Außerdem erscheint Aphelion hierzulande vollständig lokalisiert mit deutschen Texten und Sprachausgabe. Da mir mein persönlicher Geschmack bei auf deutsch vertonten Dialogen immer im…ähm…Ohr hängt und eine holprige Aussprache einfach nicht verzeihen mag, habe ich den Titel komplett auf Englisch gestellt und eine durchweg glaubwürdige Vertonung nebst gelungenem Voice-Acting und authentischer Schauspielleistung der SprecherInnen genossen. Das immersive Sounddesign sowie der oft auch sehr stille Soundtrack sind ein wahrer Genuss, der den Gebrauch von guten Kopfhörern nahezu verpflichtet. Wer sich an flackernden Lichtern, zu starker Vibration oder sonstigen Inhalten stört, erhält in den Einstellungen zudem eine Vielzahl von Accessibility-Optionen, die sich unter anderem auch der Schriftgröße von Untertiteln annehmen. SpielerInnen auf der Playstation 5 erhalten wieder mal ein nettes Audio-Feature über den integrierten Lautsprecher des Dualsense-Controllers.

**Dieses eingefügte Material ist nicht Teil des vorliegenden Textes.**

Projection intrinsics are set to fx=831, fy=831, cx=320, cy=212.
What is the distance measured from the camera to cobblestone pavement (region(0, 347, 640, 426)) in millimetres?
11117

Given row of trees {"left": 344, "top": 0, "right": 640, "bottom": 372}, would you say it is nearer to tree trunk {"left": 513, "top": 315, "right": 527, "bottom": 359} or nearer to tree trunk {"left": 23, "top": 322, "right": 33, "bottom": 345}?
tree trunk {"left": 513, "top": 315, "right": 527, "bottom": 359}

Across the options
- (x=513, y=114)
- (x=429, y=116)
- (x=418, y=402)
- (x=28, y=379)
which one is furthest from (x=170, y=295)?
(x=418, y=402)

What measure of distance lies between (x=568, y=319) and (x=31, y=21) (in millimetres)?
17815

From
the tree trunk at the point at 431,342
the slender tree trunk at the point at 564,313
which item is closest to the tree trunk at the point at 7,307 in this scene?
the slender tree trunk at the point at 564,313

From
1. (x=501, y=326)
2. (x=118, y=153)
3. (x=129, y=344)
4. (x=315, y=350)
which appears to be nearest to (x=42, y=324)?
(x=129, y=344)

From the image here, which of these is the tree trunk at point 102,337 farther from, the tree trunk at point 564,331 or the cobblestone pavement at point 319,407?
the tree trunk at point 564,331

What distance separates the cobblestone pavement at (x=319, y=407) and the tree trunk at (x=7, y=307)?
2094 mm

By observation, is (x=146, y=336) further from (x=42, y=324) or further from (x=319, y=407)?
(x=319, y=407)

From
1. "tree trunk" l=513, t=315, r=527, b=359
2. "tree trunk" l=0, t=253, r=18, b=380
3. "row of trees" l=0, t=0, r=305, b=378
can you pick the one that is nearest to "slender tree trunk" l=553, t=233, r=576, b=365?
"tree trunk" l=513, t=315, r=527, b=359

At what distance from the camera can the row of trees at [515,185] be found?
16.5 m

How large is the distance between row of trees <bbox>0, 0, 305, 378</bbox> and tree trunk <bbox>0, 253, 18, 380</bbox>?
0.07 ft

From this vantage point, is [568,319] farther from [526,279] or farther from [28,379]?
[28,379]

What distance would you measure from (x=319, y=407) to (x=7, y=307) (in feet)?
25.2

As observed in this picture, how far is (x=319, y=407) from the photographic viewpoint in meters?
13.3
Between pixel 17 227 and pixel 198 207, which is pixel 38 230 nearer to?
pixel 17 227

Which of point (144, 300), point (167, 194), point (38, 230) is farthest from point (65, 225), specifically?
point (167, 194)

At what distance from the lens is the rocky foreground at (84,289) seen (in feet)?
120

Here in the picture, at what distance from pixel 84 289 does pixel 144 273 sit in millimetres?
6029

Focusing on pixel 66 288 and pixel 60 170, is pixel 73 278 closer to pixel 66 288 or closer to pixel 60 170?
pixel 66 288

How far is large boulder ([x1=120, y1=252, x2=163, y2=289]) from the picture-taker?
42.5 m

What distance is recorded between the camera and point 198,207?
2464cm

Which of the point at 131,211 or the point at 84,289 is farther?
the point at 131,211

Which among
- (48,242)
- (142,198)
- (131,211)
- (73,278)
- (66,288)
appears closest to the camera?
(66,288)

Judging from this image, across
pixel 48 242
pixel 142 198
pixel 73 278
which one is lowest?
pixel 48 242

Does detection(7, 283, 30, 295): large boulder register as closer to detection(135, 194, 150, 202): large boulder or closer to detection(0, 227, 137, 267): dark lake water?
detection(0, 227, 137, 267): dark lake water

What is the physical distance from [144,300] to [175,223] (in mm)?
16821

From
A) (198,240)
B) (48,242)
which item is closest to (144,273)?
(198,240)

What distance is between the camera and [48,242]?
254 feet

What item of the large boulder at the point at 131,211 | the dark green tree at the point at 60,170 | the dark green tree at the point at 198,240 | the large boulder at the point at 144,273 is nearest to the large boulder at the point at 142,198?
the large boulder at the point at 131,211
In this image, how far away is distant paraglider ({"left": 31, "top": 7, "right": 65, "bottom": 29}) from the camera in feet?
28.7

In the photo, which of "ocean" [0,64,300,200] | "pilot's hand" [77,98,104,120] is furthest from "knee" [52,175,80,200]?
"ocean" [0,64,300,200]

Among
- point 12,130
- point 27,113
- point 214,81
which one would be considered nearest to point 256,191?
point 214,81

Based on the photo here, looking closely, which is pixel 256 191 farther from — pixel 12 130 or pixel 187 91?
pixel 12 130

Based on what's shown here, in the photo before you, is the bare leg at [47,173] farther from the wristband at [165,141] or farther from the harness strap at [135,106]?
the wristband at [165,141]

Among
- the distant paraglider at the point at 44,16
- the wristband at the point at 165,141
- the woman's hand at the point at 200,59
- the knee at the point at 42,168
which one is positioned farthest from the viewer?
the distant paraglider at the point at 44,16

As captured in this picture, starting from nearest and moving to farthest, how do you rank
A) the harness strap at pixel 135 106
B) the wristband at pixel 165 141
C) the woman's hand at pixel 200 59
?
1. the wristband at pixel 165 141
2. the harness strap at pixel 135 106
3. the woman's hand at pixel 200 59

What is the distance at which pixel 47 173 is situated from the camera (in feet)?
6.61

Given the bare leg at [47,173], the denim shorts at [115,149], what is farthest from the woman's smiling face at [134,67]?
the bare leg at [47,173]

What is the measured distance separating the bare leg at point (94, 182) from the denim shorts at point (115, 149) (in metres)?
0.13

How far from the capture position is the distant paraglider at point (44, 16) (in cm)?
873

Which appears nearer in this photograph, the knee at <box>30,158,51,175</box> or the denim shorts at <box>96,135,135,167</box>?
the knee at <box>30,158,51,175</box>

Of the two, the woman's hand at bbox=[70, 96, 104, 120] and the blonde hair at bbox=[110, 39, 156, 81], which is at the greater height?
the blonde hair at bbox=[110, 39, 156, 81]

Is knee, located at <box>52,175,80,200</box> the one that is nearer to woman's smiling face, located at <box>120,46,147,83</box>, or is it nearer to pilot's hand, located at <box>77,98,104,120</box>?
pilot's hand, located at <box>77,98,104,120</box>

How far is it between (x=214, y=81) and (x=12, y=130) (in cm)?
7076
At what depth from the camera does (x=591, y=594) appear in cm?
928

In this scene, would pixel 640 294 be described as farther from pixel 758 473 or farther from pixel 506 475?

Aphelion ist seit dem 28. April 2026 für Playstation 5, Xbox Series X/S sowie den PC via Steam erhältlich und schlägt digital mit 34,99€ zu Buche, während die physische Handelsversion 39,99€ kostet.

Für diesen Test zu Aphelion auf der Playstation 5, wurde uns freundlicherweise ein Reviewcode vom Publisher/Entwickler DON’T NOD zur Verfügung gestellt. Screenshots und Assets stammen aus dem offiziellen Pressekit.


Fazit/Wertung: 9.0/10

Aphelion ist das narrative Highlight dieses Jahres. Mit einem erkundungswürdigen Planeten voll wundersamer Mysterien im Vordergrund, hinterlässt das Action-Adventure sein emotional beladenes Protagonisten-Duo ehrfürchtig wortkarg, erzählt dank dichter Atmosphäre und authentischer Schauspielleistung dabei aber mehr als jeder Buchbestseller. Durch eine saubere Präsentation und Technik getragen, sorgt der optische Bombast schon mal für offene Münder, während auch das dynamische Gameplay zu überzeugen weiß. Kaufen, anschnallen und ab in den Weltraum!